Les licences EP au Maroc : des acteurs diversifiés

Créé le

02.03.2018

-

Mis à jour le

06.03.2018

Bank Al-Maghrib a accordé cette année ses cinq premières licences d’EP, à trois acteurs attendus (Wafacash, M2T et Cash Plus) – et deux plus originaux (NAPS et Maymouna services financiers).
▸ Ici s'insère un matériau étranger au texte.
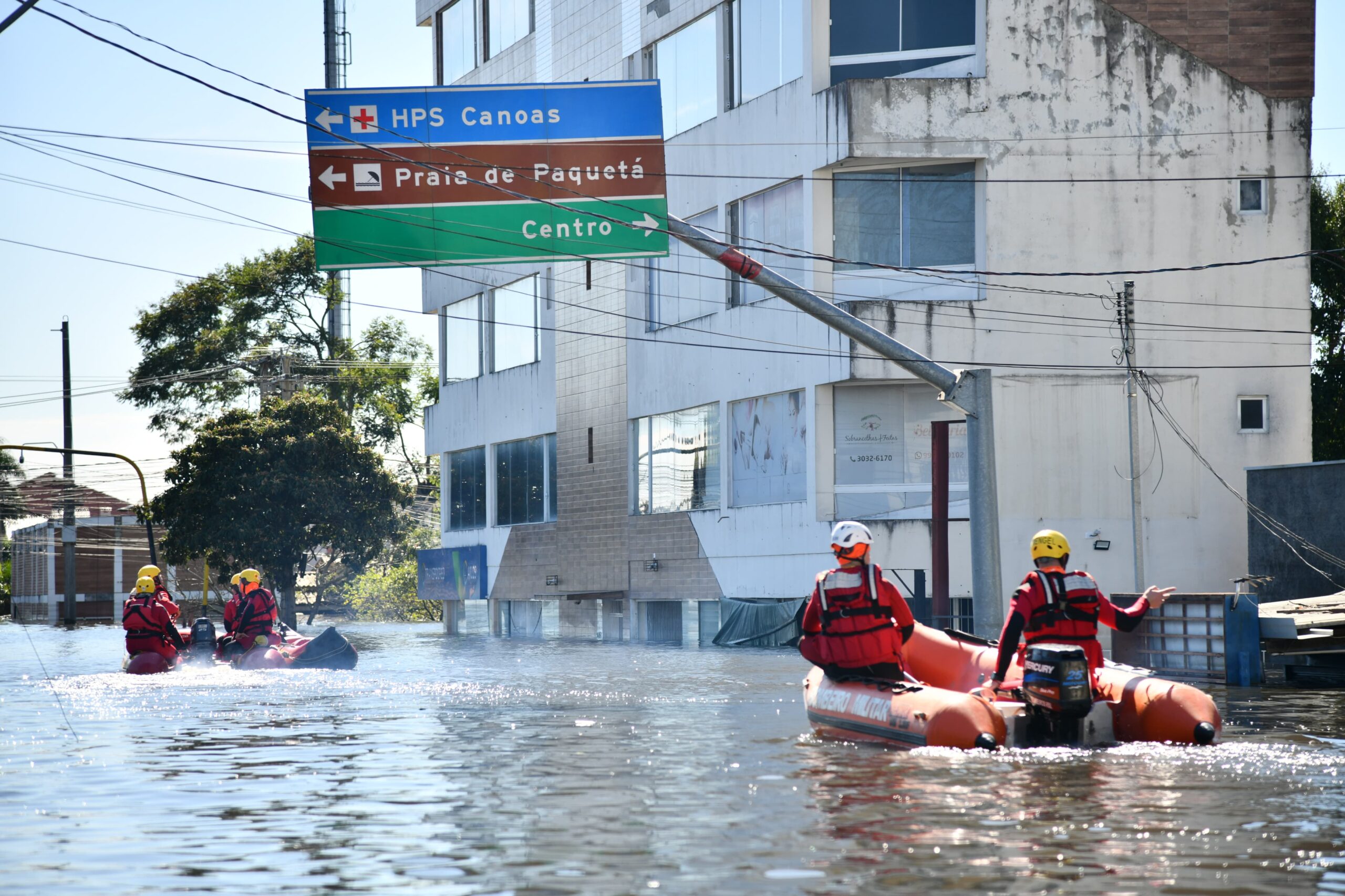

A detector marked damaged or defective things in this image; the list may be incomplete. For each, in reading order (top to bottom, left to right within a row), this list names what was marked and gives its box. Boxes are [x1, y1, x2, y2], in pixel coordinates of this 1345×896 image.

damaged building facade [418, 0, 1311, 634]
Les trois acteurs attendus sont des acteurs du transfert d’argent qui vont étendre leurs services à la bancarisation en offrant à leur clientèle, le plus souvent à faibles revenus, des comptes de paiement :

  • Wafacash, créée en 1991, filiale du Groupe Attijariwafa Bank, est l’acteur historique issu du monde bancaire. C’est le leader établi du marché des transferts d’argent au Maroc. Wafacash a su s’appuyer sur les quelque 2 000 agences du groupe et de filiales sœurs pour distribuer aux particuliers des services financiers aussi variés que du crédit à la consommation, du change manuel, du transfert d’argent national et international et des cartes prépayées. En devenant EP, Wafacash pourra ouvrir en propre des comptes de paiement sur un mode plus digitalisé. Déjà présent au Sénégal, au Cameroun et en Côte d’Ivoire, il est probable que Wafacash exportera dans ces pays le modèle économique et réglementaire développé au Maroc.
  • M2T, filiale du groupe bancaire Banque Populaire, opère notamment le réseau de transfert d’argent Proximo-Tasshilat (acquis fin 2016) et les gestionnaires de transactions électroniques Amanty, Proxicash, AmanPay et Geti. M2T adresse le même segment de clientèle que Wafacash. Il opère depuis plus de dix ans des réseaux de plus de 3 000 points de paiement au Maroc, au Sénégal et en France, et traite déjà plus de 100 millions de transactions par an.
  • Cash Plus, créé en 2004, est, avec son réseau de plus de 1 300 agences, l’exemple qui démontre qu’un acteur non bancaire est capable de se faire une place dans un marché très concurrentiel, soumis à d’exigeantes normes de sécurité et de services. Il est maintenant réglementé.
Parmi les nouvelles licences attribuées se distinguent deux modèles originaux :

  • NAPS, filiale de la société de monétique M2M, est un projet mené depuis 2012, qui a été lancé commercialement fin 2017 et dont l’obtention de la licence d’EP permet de finaliser son offre dans le domaine des services de paiement. Son ambition est, d’un côté, de venir concurrencer l’acteur de Place sur le marché de l’acquisition (le Centre Monétique Interbancaire – CMI)  et, de l’autre, d’apporter des solutions de paiement (carte prépayée adossée à un compte de paiement) pour une population non bancarisée ; avec, sur ces deux aspects, un plan de conquête pour bousculer le marché.
  • Maymouna services financiers, filiale du groupe marocain Saraya holding, présent notamment dans les métiers de la distribution, de l'immobilier et du mobilier, a quant à elle reçu la dernière licence d’EP. C’est une surprise : contrairement aux autres EP, il ne s’agit pas d’une extension d’agrément existant, mais bien d’une nouvelle licence. Très peu d’informations ont été communiquées quant au projet de ce dernier EP, mais saluons l’arrivée d’un acteur non financier dans le domaine des services de paiement… ce qui était l’objectif même de la nouvelle loi bancaire.